Meta recently has opened the floodgates for self-hosted LLMs by releasing their Llama 3.1 and 3.2 models. To somewhat less public fanfare, Alibaba also recently released a powerful set of models called Qwen 2.5.
I am building a tool that passes long-context prompts and requests various summaries of the context. LLM providers with APIs charge on a per-token basis, so the longer my prompt the more I pay. Self-hosting should fix this because the costs are fixed, so as I grow the user-base and send more and more tokens to the LLM my costs stay the same.
That's what I think will happen, at least. Let's try it out.
I set up an account on Runpod. Prices range from $0.50 - $3.00 per hour. Hourly pricing? Ok, apparently the standard for GPU pricing is per hour so I have to do the monthly calculation myself. So the monthly price is $360 - $2,160. Yowza. Ok, let's see if this is tenable. At $30/month subscription cost I need between 12 and 72 customers to pay this off. OK, 12 feels good, 72 not so much. Let's figure out how much scale I need.
I research the different kinds of GPUs offered and decide on the Nvidia A100 at $1.19 per hour. This apparently can run Llama 3.1 70b at 4 bit quantization with no problem (oh yeah, had to learn what quantization is. My basic understanding now is that it's like lossy compression for LLMs). So $1.19 per hour is $856 per month, which requires 29 customers to cover. I set up the instance with a handily supplied Dockerfile for running Ollama, which is apparently the easiest way to get LLMs up and running.
I ssh into the instance, type ollama run llama3.1:70b
and wow it works!
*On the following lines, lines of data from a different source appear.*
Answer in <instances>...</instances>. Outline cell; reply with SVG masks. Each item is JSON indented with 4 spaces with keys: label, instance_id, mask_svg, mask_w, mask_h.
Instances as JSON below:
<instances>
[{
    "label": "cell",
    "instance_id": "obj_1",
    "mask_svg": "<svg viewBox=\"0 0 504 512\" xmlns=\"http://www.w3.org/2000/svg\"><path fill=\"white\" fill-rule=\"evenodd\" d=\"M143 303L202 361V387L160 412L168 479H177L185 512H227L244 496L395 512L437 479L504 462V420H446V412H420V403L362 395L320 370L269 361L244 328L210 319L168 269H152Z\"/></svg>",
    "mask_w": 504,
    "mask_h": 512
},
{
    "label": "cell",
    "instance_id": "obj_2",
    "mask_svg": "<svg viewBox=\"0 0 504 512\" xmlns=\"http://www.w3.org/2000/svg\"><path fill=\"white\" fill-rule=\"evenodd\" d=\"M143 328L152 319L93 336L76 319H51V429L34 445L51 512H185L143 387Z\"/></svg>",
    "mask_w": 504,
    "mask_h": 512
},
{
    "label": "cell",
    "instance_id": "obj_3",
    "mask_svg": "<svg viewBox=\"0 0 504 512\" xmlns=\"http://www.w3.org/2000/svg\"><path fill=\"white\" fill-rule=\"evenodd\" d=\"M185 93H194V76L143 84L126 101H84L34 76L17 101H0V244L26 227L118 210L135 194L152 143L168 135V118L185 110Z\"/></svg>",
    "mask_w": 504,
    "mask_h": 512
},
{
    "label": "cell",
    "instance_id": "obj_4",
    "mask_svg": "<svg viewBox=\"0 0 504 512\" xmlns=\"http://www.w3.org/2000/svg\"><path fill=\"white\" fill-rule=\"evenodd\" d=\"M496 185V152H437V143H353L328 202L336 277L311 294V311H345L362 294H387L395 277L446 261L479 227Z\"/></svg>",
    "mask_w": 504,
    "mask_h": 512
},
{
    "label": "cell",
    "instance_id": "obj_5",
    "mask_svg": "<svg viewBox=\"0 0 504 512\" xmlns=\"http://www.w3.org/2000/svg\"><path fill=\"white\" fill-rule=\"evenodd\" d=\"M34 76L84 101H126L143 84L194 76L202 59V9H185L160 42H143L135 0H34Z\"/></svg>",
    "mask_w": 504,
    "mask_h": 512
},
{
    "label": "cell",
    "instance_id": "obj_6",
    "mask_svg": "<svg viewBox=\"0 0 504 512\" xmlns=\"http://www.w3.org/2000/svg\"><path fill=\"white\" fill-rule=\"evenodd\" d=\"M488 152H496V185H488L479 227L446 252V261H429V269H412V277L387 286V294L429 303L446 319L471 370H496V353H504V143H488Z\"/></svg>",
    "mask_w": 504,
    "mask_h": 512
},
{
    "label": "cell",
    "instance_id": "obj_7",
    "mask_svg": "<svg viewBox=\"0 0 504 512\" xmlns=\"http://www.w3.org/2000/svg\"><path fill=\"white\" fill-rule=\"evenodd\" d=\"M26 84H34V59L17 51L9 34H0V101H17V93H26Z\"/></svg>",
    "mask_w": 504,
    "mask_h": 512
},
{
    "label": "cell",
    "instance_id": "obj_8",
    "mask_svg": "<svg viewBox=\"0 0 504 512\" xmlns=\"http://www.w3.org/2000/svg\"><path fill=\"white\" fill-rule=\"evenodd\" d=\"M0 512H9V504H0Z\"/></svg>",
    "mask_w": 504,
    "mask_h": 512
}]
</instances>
I type some fun chat queries like give me a plan to take over the world
because I thought using open source models meant they will do that for me but unfortunately it said gave me the standard "that is unethical" bs. But the responses are snappy and this is seeming very promising.
Cool, now to hook it up to my API. Index the API docs, give it to Cursor, tell Cursor to make it implement my AI wrapper interface, set the request url to my runpod instance, bada bing bada boom.
I run it.... oh boy this is slow. OK, no problem, just put a rate limit on there. 10 requests per second. OK, this is less slow. But after a minute or so the request queue is piling up on my runpod instance and all of the requests start timing out. Alright, I add fine-grained control over the total amount of concurrent requests we can have open at once (let's say 10). This is doing well now. But it's too slow! In testing I am running a job that sends a lot of concurrent requests to the LLM. In prod I am going to have multiple jobs running at the same time. 10 concurrent requests is not enough to get good performance for just me, so it is definitely not enough for just me AND at least 29 other users.
I do some more research and find that Ollama isn't really built to perform well with concurrent requests. For that use case, VLLM is recommended. OK, kill the runpod instance, get a new one with the latest VLLM template. Lots of learning and messing around with the config, and voila I have an instance running Llama 8b and another instance running Qwen 32b. I try out the rate limiting with Llama 8b and requests are still coming at too fast of a rate for the server so I limit us to 25 concurrent requests and now things are humming along really well. 25 concurrent requests with pretty snappy speed is looking good. The problem is Llama 8b is just not giving me good output.
I looked around for info on Qwen and benchmarks are comparing it to GPT-4o-mini, which I am currently using in prod. OK, try it out and it's slow but it works. I have to limit concurrent requests to 15. It works, but it's slower than I would like. The quality of the output is pretty similar to GPT-4o-mini though. I switch back to GPT-4o-mini and the speed it blazing fast. The cost/performance tradeoff is stark. It's not fun to watch the cost on my OpenAI usage dashboard shoot up, but it is nice to watch the job spit out information blazingly fast.
The real question is how much can I scale this? If I got an H100 what kind of concurrency could that handle? It's not worth thinking about right now, but in a hypothetical future where I have something like 500 users maybe it makes sense to use an H100 and self-host. For now it is tempting to keep trying to make things work at zero scale, but I think the most prudent thing to do is to keep using APIs. Once there is more traffic in the system then maybe the economics will work out to realize the dream of zero marginal-cost inference.